OBJECTIVE:
Convert all of the data below into a JSON list of strings, one string per line, skipping blank lines. Leave the pictures out.

(Spatial questions based on pictures)
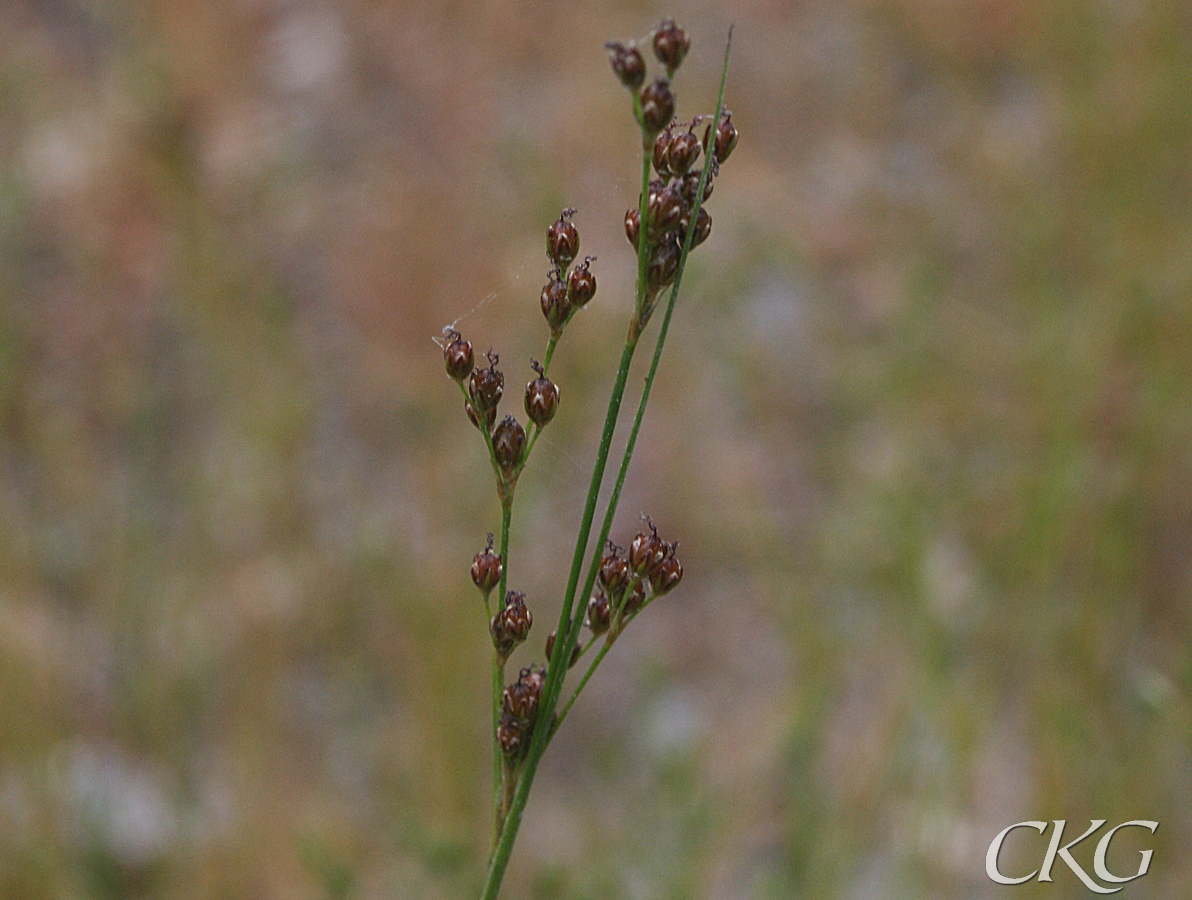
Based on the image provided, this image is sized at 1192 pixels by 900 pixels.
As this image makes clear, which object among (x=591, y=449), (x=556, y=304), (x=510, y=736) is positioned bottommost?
(x=510, y=736)

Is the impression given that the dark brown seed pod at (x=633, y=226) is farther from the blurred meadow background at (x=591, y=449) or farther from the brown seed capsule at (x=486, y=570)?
the blurred meadow background at (x=591, y=449)

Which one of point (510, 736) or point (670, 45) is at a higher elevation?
point (670, 45)

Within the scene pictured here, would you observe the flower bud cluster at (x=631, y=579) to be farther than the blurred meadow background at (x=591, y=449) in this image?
No

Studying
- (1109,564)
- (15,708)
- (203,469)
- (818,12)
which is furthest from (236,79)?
(1109,564)

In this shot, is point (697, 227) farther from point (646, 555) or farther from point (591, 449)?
point (591, 449)

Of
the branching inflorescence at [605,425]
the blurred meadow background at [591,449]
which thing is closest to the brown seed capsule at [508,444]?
the branching inflorescence at [605,425]

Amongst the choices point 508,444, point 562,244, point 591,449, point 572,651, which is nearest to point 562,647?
point 572,651
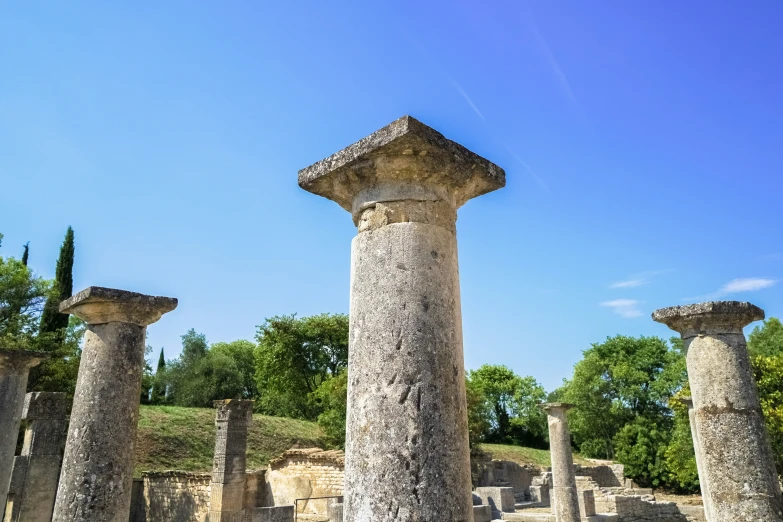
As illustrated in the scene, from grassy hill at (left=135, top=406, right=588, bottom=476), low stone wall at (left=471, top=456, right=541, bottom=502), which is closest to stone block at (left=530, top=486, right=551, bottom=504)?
low stone wall at (left=471, top=456, right=541, bottom=502)

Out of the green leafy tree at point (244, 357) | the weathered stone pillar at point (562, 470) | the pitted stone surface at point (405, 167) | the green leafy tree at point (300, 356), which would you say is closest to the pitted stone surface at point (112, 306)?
the pitted stone surface at point (405, 167)

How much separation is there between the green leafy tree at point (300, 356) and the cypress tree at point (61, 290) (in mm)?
14975

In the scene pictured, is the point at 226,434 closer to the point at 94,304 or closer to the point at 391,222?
the point at 94,304

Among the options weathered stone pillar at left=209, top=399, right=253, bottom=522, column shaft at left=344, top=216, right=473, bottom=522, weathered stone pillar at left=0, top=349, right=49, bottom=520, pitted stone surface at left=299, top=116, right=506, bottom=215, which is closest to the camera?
column shaft at left=344, top=216, right=473, bottom=522

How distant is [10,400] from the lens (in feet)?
31.2

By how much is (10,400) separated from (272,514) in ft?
24.8

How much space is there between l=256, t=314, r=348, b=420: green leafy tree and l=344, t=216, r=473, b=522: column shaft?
3910cm

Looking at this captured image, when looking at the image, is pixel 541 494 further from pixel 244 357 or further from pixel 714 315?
pixel 244 357

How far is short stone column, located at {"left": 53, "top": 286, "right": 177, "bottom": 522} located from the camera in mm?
5859

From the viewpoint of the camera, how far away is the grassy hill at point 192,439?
23156 millimetres

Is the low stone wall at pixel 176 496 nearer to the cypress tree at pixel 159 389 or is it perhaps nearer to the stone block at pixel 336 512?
the stone block at pixel 336 512

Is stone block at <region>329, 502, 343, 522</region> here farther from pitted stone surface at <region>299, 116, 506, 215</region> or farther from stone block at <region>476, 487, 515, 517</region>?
pitted stone surface at <region>299, 116, 506, 215</region>

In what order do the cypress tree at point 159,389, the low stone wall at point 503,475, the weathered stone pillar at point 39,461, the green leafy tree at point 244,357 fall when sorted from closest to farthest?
1. the weathered stone pillar at point 39,461
2. the low stone wall at point 503,475
3. the cypress tree at point 159,389
4. the green leafy tree at point 244,357

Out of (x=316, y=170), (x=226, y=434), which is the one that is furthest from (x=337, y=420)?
(x=316, y=170)
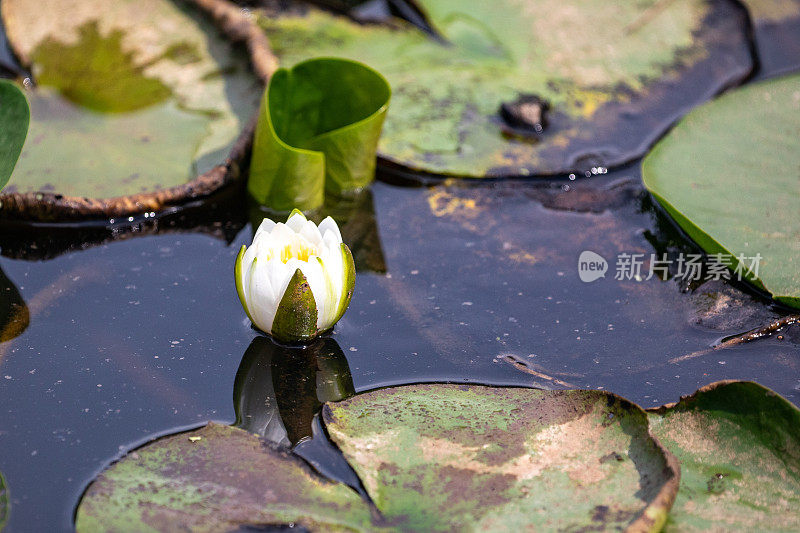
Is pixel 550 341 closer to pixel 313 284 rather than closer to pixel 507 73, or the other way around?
pixel 313 284

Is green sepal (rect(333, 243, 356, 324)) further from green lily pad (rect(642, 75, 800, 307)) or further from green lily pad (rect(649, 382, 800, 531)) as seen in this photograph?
green lily pad (rect(642, 75, 800, 307))

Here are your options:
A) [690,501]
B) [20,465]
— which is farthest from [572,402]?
[20,465]

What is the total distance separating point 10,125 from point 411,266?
125 cm

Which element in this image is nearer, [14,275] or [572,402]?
[572,402]

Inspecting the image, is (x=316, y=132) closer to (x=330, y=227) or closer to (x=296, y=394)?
(x=330, y=227)

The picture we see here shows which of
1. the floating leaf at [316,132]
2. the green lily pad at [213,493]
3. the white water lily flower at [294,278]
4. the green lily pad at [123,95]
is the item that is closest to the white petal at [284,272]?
the white water lily flower at [294,278]

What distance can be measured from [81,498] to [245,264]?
2.18 ft

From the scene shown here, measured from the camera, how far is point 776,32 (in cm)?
357

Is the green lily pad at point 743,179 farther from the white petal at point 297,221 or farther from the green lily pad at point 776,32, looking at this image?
the white petal at point 297,221

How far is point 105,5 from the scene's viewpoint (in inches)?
124

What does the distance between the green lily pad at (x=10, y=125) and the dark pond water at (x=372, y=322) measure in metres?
0.35

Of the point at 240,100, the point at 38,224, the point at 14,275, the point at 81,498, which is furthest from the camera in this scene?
the point at 240,100

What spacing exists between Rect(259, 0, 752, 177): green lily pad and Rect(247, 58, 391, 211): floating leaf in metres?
0.19

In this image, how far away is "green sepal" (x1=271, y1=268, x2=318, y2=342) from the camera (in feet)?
6.08
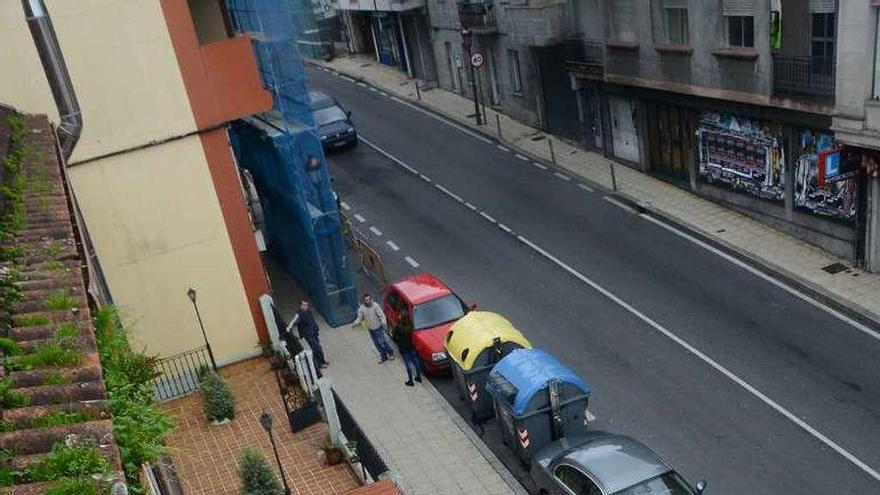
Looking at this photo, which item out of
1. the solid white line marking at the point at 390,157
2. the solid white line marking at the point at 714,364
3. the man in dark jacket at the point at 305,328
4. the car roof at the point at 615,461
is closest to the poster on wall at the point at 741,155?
the solid white line marking at the point at 714,364

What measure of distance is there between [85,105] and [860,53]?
14322mm

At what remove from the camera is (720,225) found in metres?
20.6

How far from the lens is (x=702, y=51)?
20.3 meters

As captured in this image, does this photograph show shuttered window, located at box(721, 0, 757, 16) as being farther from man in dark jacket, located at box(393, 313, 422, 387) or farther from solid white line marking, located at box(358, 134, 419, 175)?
solid white line marking, located at box(358, 134, 419, 175)

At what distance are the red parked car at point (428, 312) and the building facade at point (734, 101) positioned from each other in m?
8.01

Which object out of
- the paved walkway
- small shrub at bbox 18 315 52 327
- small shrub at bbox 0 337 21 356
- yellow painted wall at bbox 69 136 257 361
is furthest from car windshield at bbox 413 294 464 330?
small shrub at bbox 0 337 21 356

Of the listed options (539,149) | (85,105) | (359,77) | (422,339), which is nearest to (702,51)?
(539,149)

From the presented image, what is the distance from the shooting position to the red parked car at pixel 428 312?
15.5 meters

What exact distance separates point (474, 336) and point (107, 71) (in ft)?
25.6

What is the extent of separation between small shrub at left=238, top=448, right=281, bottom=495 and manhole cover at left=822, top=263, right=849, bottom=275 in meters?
12.9

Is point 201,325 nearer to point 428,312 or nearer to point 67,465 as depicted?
point 428,312

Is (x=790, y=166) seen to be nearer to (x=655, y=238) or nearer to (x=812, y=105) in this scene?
(x=812, y=105)

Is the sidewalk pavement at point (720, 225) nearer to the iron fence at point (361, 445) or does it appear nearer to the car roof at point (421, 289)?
the car roof at point (421, 289)

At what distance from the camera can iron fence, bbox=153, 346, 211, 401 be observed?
14930 mm
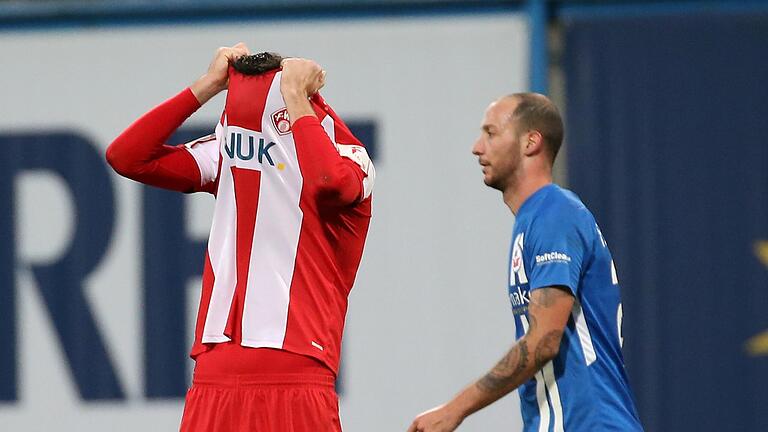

SOLUTION:
[
  "Based on the image provided, this image is sized at 1192 pixels by 900 pixels.",
  "As this image makes clear, which object among (x=591, y=449), (x=556, y=304), (x=510, y=736) is positioned bottommost?",
  "(x=510, y=736)",
  "Is the impression given that the dark brown seed pod at (x=633, y=226) is farther from the blurred meadow background at (x=591, y=449) or farther from the brown seed capsule at (x=486, y=570)?",
  "the blurred meadow background at (x=591, y=449)",
  "Which one of point (510, 736) or point (670, 45) is at a higher elevation?",
  "point (670, 45)",
  "Within the scene pictured here, would you observe the flower bud cluster at (x=631, y=579) to be farther than the blurred meadow background at (x=591, y=449) in this image?",
  "No",
  "Studying",
  "- (1109,564)",
  "- (15,708)",
  "- (203,469)",
  "- (818,12)",
  "which is furthest from (236,79)?",
  "(1109,564)",
  "In this shot, is point (697, 227) farther from point (646, 555) or farther from point (591, 449)?",
  "point (591, 449)",
  "Of",
  "the branching inflorescence at [605,425]",
  "the blurred meadow background at [591,449]",
  "which thing is closest to the brown seed capsule at [508,444]?",
  "the branching inflorescence at [605,425]",
  "Amongst the choices point 508,444, point 562,244, point 591,449, point 572,651, which is nearest to point 562,647?",
  "point 572,651",
  "As illustrated in the scene, from grassy hill at (left=135, top=406, right=588, bottom=476), low stone wall at (left=471, top=456, right=541, bottom=502), which is closest to stone block at (left=530, top=486, right=551, bottom=504)?",
  "low stone wall at (left=471, top=456, right=541, bottom=502)",
  "Out of the green leafy tree at point (244, 357) | the weathered stone pillar at point (562, 470) | the pitted stone surface at point (405, 167) | the green leafy tree at point (300, 356), which would you say is closest to the pitted stone surface at point (112, 306)?",
  "the pitted stone surface at point (405, 167)",
  "How much separation is there between the green leafy tree at point (300, 356) and the cypress tree at point (61, 290) (in mm)?",
  "14975",
  "In the scene pictured, is the point at 226,434 closer to the point at 94,304 or closer to the point at 391,222?",
  "the point at 94,304",
  "Among the options weathered stone pillar at left=209, top=399, right=253, bottom=522, column shaft at left=344, top=216, right=473, bottom=522, weathered stone pillar at left=0, top=349, right=49, bottom=520, pitted stone surface at left=299, top=116, right=506, bottom=215, which is closest to the camera?",
  "column shaft at left=344, top=216, right=473, bottom=522",
  "How distant is [10,400] from the lens (in feet)?",
  "31.2",
  "By how much is (10,400) separated from (272,514) in ft?",
  "24.8",
  "How much space is there between l=256, t=314, r=348, b=420: green leafy tree and l=344, t=216, r=473, b=522: column shaft?",
  "3910cm",
  "Looking at this captured image, when looking at the image, is pixel 541 494 further from pixel 244 357 or further from pixel 714 315?",
  "pixel 244 357",
  "How far is short stone column, located at {\"left\": 53, \"top\": 286, \"right\": 177, \"bottom\": 522} located from the camera in mm?",
  "5859",
  "From the viewpoint of the camera, how far away is the grassy hill at point 192,439?",
  "23156 millimetres",
  "Is the low stone wall at pixel 176 496 nearer to the cypress tree at pixel 159 389 or is it perhaps nearer to the stone block at pixel 336 512?",
  "the stone block at pixel 336 512",
  "Is stone block at <region>329, 502, 343, 522</region> here farther from pitted stone surface at <region>299, 116, 506, 215</region> or farther from stone block at <region>476, 487, 515, 517</region>?",
  "pitted stone surface at <region>299, 116, 506, 215</region>",
  "In what order do the cypress tree at point 159,389, the low stone wall at point 503,475, the weathered stone pillar at point 39,461, the green leafy tree at point 244,357 fall when sorted from closest to farthest?",
  "1. the weathered stone pillar at point 39,461",
  "2. the low stone wall at point 503,475",
  "3. the cypress tree at point 159,389",
  "4. the green leafy tree at point 244,357",
  "Out of (x=316, y=170), (x=226, y=434), which is the one that is furthest from (x=337, y=420)?",
  "(x=316, y=170)",
  "Is pixel 550 341 closer to pixel 313 284 rather than closer to pixel 507 73, or the other way around?",
  "pixel 313 284",
  "Is green sepal (rect(333, 243, 356, 324)) further from green lily pad (rect(642, 75, 800, 307)) or further from green lily pad (rect(649, 382, 800, 531)) as seen in this photograph?",
  "green lily pad (rect(642, 75, 800, 307))",
  "Here are your options:",
  "A) [690,501]",
  "B) [20,465]",
  "— which is farthest from [572,402]?",
  "[20,465]",
  "What is the total distance separating point 10,125 from point 411,266?",
  "125 cm",
  "Which element in this image is nearer, [14,275] or [572,402]?",
  "[572,402]",
  "Inspecting the image, is (x=316, y=132) closer to (x=330, y=227) or closer to (x=296, y=394)?",
  "(x=330, y=227)",
  "The picture we see here shows which of",
  "1. the floating leaf at [316,132]",
  "2. the green lily pad at [213,493]",
  "3. the white water lily flower at [294,278]",
  "4. the green lily pad at [123,95]",
  "is the item that is closest to the white petal at [284,272]?",
  "the white water lily flower at [294,278]",
  "What distance can be measured from [81,498] to [245,264]?",
  "2.18 ft",
  "From the scene shown here, measured from the camera, how far is point 776,32 (in cm)?",
  "357",
  "Is the green lily pad at point 743,179 farther from the white petal at point 297,221 or farther from the green lily pad at point 776,32, looking at this image?",
  "the white petal at point 297,221",
  "How far is point 105,5 from the scene's viewpoint (in inches)?",
  "124",
  "What does the distance between the green lily pad at (x=10, y=125) and the dark pond water at (x=372, y=322) measure in metres?",
  "0.35",
  "Of the point at 240,100, the point at 38,224, the point at 14,275, the point at 81,498, which is furthest from the camera in this scene?",
  "the point at 240,100",
  "What spacing exists between Rect(259, 0, 752, 177): green lily pad and Rect(247, 58, 391, 211): floating leaf in metres?",
  "0.19",
  "In this image, how far away is \"green sepal\" (x1=271, y1=268, x2=318, y2=342) from the camera (in feet)?",
  "6.08",
  "Looking at this photo, which item out of",
  "1. the solid white line marking at the point at 390,157",
  "2. the solid white line marking at the point at 714,364",
  "3. the man in dark jacket at the point at 305,328",
  "4. the car roof at the point at 615,461",
  "is closest to the poster on wall at the point at 741,155?",
  "the solid white line marking at the point at 714,364",
  "What measure of distance is there between [85,105] and [860,53]?",
  "14322mm",
  "At what remove from the camera is (720,225) found in metres?",
  "20.6",
  "How far from the lens is (x=702, y=51)?",
  "20.3 meters",
  "As captured in this image, does this photograph show shuttered window, located at box(721, 0, 757, 16) as being farther from man in dark jacket, located at box(393, 313, 422, 387) or farther from solid white line marking, located at box(358, 134, 419, 175)?",
  "solid white line marking, located at box(358, 134, 419, 175)",
  "At what distance are the red parked car at point (428, 312) and the building facade at point (734, 101) positioned from each other in m?",
  "8.01",
  "Which object out of",
  "- the paved walkway",
  "- small shrub at bbox 18 315 52 327",
  "- small shrub at bbox 0 337 21 356",
  "- yellow painted wall at bbox 69 136 257 361",
  "is furthest from car windshield at bbox 413 294 464 330?",
  "small shrub at bbox 0 337 21 356",
  "Of the listed options (539,149) | (85,105) | (359,77) | (422,339), which is nearest to (702,51)?",
  "(539,149)",
  "From the presented image, what is the distance from the shooting position to the red parked car at pixel 428 312?",
  "15.5 meters",
  "What exact distance separates point (474, 336) and point (107, 71) (in ft)?",
  "25.6",
  "What is the extent of separation between small shrub at left=238, top=448, right=281, bottom=495 and manhole cover at left=822, top=263, right=849, bottom=275 in meters?",
  "12.9",
  "Is point 201,325 nearer to point 428,312 or nearer to point 67,465 as depicted?",
  "point 428,312",
  "Is (x=790, y=166) seen to be nearer to (x=655, y=238) or nearer to (x=812, y=105) in this scene?",
  "(x=812, y=105)",
  "Is the sidewalk pavement at point (720, 225) nearer to the iron fence at point (361, 445) or does it appear nearer to the car roof at point (421, 289)?",
  "the car roof at point (421, 289)",
  "At what distance from the camera can iron fence, bbox=153, 346, 211, 401 be observed?",
  "14930 mm"
]